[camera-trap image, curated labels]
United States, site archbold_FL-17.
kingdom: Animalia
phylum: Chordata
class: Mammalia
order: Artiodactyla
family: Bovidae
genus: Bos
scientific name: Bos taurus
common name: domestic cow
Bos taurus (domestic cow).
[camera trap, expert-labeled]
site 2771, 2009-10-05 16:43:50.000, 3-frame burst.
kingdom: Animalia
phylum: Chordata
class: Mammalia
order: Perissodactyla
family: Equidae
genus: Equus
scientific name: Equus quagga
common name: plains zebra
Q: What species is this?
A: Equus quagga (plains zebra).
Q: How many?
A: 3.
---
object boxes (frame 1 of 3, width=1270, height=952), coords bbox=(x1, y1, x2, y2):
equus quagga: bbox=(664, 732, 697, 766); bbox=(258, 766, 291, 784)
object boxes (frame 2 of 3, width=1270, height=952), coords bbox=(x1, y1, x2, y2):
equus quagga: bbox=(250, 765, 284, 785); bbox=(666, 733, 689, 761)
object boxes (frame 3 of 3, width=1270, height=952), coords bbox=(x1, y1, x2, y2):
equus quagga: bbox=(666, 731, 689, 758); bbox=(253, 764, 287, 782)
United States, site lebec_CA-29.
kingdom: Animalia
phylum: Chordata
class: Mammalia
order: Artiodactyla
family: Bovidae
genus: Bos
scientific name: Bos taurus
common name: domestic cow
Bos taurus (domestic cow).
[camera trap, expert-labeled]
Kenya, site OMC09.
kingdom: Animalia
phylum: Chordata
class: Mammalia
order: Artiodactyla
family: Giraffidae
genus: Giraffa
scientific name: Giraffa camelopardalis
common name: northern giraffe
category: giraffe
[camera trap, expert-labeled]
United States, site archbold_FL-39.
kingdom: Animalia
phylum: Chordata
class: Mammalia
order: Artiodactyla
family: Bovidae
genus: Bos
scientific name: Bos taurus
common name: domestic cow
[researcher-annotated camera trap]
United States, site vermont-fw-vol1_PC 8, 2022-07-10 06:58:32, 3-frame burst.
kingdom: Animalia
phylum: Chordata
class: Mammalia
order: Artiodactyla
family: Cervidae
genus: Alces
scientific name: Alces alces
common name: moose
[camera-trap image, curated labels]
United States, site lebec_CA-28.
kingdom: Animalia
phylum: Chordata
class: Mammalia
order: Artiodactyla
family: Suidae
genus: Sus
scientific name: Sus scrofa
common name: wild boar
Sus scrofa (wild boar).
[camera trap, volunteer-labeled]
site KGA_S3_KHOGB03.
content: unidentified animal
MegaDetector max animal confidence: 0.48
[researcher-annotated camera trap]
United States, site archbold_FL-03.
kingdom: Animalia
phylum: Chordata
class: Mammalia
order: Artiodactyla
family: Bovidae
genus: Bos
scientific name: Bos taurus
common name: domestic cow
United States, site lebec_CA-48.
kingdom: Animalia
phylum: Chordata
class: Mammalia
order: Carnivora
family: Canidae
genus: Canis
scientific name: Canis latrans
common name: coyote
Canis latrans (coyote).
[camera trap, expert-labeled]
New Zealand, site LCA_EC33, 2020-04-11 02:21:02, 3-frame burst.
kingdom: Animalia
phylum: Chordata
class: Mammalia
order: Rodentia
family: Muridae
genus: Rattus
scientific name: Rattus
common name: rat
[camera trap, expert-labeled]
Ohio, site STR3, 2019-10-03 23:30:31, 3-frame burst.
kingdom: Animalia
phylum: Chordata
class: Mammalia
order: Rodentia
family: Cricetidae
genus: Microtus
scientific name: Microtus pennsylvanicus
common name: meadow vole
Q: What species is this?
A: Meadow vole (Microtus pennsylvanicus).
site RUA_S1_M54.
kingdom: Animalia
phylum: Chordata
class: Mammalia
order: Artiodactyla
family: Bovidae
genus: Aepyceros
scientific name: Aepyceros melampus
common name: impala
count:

→ ASSIGNED TASK:
For the string "genus", find every line of the material that contains it, and copy each one.

→ ANSWER SECTION:
genus: Bos
genus: Equus
genus: Bos
genus: Giraffa
genus: Bos
genus: Alces
genus: Sus
genus: Bos
genus: Canis
genus: Rattus
genus: Microtus
genus: Aepyceros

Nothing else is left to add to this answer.